I sat down. “It’s me! Bev!” she said again. Daddy was signalling at me, and I didn’t know what to do, so I put my head down and let my hair swing forward like a curtain right around me and the receiver – the way I used to let it fall round my rough book at school. It’s quite comforting to be able to do that. Daddy says they based the character in
The Addams Family
on me – the one
that’s all hair and shuffles along like a walking haystack. Glad that I couldn’t see Daddy, I said quietly, “I’m afraid I can’t talk at the moment. Can I take your number?” “Oh,” she said. “Sorry, is this a bad time? Call me. I’m at the paper till about 1.30 on – got a pen? I’m on 0-2-0-7, blah, blah, blah; blah, blah, blah.” I don’t know what she said, I didn’t write it down, I just made uh-huh noises to make it sound as if I was. “Then my mobile is 0-7-7, blah, blah, and my home is 0-2-0-8, blah.” She seemed very proud of all these numbers. “Are you on e-mail?” she said. “No.” “Well, just in case, the address is Beverley, dot, Brayfield, dot, blah, dot, uk, dot, blah – at blah-blah.”

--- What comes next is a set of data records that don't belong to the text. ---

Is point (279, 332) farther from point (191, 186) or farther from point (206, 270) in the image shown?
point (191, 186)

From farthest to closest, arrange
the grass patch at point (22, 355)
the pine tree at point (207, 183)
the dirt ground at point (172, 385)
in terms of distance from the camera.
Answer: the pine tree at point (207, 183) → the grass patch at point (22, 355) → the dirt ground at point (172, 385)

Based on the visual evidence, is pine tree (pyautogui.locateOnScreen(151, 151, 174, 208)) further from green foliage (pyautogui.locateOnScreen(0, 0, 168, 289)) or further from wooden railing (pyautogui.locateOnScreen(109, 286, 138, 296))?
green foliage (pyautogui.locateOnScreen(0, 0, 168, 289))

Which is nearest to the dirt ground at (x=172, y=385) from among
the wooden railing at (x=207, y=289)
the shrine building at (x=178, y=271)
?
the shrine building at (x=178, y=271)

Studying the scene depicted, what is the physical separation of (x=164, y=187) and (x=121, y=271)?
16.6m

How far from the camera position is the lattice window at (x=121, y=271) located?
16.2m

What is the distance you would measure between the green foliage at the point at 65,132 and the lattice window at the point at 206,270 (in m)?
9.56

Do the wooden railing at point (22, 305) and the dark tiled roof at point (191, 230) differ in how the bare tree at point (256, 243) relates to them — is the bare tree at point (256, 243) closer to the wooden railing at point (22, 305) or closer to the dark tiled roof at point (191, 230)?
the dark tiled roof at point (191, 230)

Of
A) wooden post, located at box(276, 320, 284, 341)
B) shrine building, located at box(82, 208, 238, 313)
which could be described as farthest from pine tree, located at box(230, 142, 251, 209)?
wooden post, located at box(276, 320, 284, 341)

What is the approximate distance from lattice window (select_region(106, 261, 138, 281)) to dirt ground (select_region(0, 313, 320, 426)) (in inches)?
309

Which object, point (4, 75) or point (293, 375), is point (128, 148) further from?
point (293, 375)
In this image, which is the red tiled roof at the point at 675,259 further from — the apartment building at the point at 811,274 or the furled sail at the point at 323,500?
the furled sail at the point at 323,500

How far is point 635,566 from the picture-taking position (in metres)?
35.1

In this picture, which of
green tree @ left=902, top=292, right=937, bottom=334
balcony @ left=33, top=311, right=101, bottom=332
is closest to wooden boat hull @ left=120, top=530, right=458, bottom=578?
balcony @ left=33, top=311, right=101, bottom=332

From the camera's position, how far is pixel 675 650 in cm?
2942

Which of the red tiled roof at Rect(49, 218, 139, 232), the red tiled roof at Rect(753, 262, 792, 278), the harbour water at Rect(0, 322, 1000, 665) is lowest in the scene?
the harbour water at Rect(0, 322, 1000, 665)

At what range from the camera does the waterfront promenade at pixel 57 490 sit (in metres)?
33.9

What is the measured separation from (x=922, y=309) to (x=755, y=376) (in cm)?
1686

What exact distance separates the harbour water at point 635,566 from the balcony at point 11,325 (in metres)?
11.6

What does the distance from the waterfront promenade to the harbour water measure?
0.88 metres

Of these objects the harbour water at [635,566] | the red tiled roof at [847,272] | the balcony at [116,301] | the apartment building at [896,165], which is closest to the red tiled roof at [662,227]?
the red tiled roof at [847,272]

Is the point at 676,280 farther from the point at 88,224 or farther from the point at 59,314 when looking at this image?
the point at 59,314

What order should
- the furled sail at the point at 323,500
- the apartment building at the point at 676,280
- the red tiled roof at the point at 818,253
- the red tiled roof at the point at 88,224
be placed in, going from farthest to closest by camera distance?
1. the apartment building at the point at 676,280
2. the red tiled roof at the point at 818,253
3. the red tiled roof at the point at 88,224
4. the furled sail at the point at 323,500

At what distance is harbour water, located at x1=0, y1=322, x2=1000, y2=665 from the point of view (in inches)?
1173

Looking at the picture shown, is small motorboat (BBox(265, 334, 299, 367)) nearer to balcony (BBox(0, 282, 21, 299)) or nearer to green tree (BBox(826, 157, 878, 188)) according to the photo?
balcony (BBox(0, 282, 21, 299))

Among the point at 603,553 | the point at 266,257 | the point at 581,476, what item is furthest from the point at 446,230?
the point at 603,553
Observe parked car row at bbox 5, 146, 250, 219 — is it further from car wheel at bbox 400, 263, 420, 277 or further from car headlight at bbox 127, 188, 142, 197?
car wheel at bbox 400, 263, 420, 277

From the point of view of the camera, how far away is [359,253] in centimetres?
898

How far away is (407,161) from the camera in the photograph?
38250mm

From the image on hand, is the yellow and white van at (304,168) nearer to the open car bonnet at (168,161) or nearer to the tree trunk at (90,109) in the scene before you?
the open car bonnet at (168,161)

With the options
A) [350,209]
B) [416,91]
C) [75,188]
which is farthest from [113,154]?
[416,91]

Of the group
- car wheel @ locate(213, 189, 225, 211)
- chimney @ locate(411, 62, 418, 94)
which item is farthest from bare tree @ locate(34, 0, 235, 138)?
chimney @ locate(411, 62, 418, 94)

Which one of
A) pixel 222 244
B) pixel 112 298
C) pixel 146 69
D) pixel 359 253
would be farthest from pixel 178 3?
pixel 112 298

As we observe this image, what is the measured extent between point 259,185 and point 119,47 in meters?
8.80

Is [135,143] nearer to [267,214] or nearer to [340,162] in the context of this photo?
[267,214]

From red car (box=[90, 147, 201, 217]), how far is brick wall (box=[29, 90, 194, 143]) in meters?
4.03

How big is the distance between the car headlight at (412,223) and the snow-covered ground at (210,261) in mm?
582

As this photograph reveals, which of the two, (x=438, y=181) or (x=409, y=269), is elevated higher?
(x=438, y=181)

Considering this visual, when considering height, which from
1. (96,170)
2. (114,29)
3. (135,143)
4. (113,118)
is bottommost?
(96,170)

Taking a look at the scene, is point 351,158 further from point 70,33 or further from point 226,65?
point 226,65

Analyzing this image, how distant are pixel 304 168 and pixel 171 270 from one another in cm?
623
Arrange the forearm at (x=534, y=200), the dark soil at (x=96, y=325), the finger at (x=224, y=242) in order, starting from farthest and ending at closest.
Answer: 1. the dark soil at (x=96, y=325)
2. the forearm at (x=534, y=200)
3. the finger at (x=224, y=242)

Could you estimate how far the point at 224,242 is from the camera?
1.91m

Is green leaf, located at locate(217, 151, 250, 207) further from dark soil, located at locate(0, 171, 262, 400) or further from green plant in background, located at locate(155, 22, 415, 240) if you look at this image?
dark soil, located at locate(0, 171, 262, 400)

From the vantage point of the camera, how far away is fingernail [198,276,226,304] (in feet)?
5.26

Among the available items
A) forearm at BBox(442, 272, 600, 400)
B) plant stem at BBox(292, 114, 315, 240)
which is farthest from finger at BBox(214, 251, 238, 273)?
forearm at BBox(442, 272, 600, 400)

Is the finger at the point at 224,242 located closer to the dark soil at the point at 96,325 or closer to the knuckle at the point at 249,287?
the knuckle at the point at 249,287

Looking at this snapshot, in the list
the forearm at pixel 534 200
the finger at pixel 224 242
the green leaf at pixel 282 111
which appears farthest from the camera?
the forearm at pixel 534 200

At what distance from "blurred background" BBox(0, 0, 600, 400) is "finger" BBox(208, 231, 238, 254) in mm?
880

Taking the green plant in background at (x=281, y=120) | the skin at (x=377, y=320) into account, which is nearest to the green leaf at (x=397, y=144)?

The beefburgers weren’t quite right. The same box; but they didn’t taste the same. They think you’ll put up with that kind of thing, but I shall speak to Mr Thomas tomorrow. He might give me a voucher for Carnation milk or something. Bev sounded like she might ring again if I didn’t call her back, so when Daddy was having his afternoon nap with
Godspell
playing on the music centre (my choice; he prefers Radio Four), I quietly laid down the cryptic crossword we’d started, and unplugged the phone from the wall. I’d just worked out “Harassed nurse left with a sense of grievance” – something E, something E something T something something something – was “Resentful”. An anagram of “Nurse” and “Left”. Daddy and I enjoy our cryptics. Oddly enough, we can’t do the quick, easy, five-minute sort at all.